Selected extract ->
Essex 197 for 5 (Lawrence 81) beat Sussex 185 for 8 (Thomason 47) by 12 runs
Dan Lawrence‘s best outing of the summer inspired Essex to a tight 12-run victory at Hove, giving them their first T20 win of the season to take them off the foot of the South Group table.
Lawrence’s flamboyant 44-ball 81 included six fours and as many sixes as he led the Essex charge on a good batting pitch, before he took two crucial wickets in his only over just as Sussex had started to find a foothold in their run-chase.
Defeat sees Sussex squeezed out of top spot by Kent, and they now face a battle to qualify with a resurgent Surrey finding form as the group stage enters its final week. Essex’s first win keeps their title defence alive mathematically, but they will need to string together a series of wins while hoping results elsewhere go their way.
In truth, this has not been the breakthrough summer that Lawrence had hoped for after his stellar form for England Lions in Australia in the spring, where he made 493 runs including 125 against Australia A at the MCG.

To do ->
a) Quote the Essex–Sussex match report word for word, from "Lawrence’s flamboyant 44-ball" to "at the MCG.", inclusive.
b) Continue the Essex–Sussex match report from its final sentence.

Supplied information ->

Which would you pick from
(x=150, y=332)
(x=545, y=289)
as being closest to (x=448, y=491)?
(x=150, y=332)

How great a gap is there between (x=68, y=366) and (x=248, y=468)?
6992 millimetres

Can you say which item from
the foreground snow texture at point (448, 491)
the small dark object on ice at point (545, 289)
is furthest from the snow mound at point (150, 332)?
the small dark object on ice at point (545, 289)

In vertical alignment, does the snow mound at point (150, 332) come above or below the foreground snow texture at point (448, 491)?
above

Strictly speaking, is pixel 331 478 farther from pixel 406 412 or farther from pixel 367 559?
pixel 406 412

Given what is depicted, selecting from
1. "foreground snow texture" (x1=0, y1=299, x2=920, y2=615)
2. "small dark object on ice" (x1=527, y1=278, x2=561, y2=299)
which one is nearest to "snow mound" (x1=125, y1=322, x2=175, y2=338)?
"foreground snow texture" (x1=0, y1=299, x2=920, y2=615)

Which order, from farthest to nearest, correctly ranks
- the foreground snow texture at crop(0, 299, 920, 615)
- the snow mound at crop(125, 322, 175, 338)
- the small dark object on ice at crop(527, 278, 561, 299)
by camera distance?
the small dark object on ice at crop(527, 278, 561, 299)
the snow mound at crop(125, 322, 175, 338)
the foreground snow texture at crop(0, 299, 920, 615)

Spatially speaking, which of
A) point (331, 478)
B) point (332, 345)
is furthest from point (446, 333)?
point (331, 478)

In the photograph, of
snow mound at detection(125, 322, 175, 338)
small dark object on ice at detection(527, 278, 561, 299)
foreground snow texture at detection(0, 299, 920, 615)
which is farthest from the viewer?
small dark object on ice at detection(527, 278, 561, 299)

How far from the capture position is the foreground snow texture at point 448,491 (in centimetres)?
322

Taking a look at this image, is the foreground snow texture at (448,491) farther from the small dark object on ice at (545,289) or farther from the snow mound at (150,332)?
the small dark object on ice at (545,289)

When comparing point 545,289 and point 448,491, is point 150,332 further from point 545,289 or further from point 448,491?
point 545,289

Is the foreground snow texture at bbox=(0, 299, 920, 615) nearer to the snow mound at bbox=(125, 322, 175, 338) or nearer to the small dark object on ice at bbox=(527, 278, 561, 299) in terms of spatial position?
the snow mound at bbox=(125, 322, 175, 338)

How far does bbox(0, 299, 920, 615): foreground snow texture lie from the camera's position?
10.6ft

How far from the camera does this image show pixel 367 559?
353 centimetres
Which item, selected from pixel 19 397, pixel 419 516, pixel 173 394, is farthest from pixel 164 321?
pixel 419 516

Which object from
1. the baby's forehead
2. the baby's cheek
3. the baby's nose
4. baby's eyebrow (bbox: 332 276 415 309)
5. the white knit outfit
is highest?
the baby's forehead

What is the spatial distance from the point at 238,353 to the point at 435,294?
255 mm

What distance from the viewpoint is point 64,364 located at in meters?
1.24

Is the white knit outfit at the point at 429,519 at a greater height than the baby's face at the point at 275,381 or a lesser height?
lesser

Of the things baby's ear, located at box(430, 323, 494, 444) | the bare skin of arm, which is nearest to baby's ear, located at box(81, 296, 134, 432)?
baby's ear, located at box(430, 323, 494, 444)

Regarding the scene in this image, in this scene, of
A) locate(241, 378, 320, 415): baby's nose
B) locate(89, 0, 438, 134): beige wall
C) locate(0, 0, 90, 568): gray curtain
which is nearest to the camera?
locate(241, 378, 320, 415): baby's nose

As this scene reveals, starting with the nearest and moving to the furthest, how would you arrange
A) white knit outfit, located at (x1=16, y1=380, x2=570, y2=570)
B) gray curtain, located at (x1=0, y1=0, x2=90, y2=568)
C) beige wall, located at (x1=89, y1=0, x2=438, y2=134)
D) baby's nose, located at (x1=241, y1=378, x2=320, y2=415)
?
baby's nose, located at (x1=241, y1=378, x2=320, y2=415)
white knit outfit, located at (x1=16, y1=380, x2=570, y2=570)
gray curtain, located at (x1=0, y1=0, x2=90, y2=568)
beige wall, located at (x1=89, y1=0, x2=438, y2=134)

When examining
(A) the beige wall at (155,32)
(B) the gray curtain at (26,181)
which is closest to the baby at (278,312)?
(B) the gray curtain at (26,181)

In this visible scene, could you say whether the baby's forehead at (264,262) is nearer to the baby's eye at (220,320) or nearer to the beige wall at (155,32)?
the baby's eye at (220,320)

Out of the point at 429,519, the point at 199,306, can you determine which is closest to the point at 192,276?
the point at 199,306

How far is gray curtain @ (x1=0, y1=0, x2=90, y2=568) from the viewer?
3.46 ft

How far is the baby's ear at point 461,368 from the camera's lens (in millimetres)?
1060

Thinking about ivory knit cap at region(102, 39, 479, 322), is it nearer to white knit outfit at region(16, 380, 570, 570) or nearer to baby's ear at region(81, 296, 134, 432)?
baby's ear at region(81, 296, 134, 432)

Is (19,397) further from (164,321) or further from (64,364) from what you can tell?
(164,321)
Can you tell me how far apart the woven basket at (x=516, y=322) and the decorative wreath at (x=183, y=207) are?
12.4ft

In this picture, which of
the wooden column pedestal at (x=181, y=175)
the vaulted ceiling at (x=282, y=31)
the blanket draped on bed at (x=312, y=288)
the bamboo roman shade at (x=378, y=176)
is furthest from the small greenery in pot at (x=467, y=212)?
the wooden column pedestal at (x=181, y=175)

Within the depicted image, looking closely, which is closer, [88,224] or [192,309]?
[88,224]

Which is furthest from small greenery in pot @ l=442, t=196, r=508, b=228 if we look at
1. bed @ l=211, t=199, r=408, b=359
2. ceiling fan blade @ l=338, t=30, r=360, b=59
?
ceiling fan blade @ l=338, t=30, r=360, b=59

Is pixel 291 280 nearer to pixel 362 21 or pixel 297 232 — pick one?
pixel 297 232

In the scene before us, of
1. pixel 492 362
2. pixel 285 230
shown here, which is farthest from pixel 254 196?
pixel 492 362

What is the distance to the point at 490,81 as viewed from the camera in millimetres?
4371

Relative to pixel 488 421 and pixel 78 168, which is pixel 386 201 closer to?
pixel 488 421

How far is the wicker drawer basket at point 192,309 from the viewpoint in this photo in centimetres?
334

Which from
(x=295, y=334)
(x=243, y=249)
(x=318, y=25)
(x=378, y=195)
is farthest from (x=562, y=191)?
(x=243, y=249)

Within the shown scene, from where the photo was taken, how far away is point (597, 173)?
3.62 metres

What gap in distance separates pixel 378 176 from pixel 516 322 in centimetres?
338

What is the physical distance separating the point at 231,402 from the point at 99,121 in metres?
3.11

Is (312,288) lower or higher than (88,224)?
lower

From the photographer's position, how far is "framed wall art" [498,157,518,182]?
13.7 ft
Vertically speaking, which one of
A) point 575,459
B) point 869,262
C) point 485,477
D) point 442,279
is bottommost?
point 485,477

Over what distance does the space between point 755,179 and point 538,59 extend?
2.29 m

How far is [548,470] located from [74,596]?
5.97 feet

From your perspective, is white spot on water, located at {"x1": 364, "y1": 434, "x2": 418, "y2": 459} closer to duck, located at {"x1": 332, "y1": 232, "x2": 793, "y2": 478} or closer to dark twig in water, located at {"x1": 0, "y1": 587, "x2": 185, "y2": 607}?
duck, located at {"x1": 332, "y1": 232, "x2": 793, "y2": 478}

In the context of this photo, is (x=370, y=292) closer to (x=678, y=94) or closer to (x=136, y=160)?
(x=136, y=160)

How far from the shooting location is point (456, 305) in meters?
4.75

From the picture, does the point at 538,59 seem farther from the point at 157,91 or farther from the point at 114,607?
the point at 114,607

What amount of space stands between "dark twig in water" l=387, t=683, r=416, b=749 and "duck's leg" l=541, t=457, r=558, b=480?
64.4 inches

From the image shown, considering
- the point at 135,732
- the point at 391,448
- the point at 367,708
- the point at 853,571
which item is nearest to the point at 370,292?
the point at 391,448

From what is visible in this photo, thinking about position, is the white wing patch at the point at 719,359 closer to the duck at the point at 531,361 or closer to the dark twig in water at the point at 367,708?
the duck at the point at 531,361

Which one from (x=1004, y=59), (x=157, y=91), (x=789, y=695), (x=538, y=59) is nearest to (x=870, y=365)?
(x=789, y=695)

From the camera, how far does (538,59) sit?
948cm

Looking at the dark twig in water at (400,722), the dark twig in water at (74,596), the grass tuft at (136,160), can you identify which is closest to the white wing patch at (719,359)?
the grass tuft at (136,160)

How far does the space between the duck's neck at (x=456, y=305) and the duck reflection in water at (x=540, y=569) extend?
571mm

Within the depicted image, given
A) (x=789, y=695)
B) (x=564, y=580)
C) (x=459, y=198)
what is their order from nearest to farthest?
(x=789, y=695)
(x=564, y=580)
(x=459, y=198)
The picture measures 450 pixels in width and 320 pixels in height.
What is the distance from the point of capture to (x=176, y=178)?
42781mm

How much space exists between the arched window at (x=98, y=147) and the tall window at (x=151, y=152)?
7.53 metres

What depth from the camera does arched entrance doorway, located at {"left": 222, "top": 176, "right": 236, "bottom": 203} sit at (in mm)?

Task-by-task answers ->
a)
Lawrence’s flamboyant 44-ball 81 included six fours and as many sixes as he led the Essex charge on a good batting pitch, before he took two crucial wickets in his only over just as Sussex had started to find a foothold in their run-chase.
Defeat sees Sussex squeezed out of top spot by Kent, and they now face a battle to qualify with a resurgent Surrey finding form as the group stage enters its final week. Essex’s first win keeps their title defence alive mathematically, but they will need to string together a series of wins while hoping results elsewhere go their way.
In truth, this has not been the breakthrough summer that Lawrence had hoped for after his stellar form for England Lions in Australia in the spring, where he made 493 runs including 125 against Australia A at the MCG.

b)
When he left that tour, it seemed like the only question surrounding his impending international debut was the format it would come in, but with Covid-19 disrupting England’s plans, he has largely been relegated to bench duties this summer. After weeks locked in hotels and carrying drinks, he left the bubble early following the death of his mother, and has struggled for runs back in county cricket, with only 57 runs in five Blast innings before today.
And there was no sign from Lawrence’s first few balls of what was to come, as he played and missed, then offered a half-chance for a caught-and-bowled in the second over, a wicket maiden by Ollie Robinson which accounted for Cameron Delport. With Adam Wheater absent due to family reasons, the emphasis was on him to make a worthwhile contribution.
But he was soon up and running, shimmying down the pitch and over to the off side to cart the first ball of Robinson’s second over through wide mid-on for six before skipping down to whip him over the pavilion at midwicket four balls later.
Luke Wright threw the ball to his left-arm spinner Danny Briggs after that onslaught, hoping he could turn it away from the bat and beat the edge, but Lawrence was not in the mood to push and prod. Instead, he gave himself room to chip over extra cover, before hitting three towering sixes over mid-on.
Two further boundaries off Tymal Mills – a wristy cut and a straight drive – took him to 47 off 18 balls by the time the Powerplay was over. In fact, by the time he had chipped Mills’ slower ball to mid-off in the 13th to finish with 81 off 44 balls, his scoring had started to slow down.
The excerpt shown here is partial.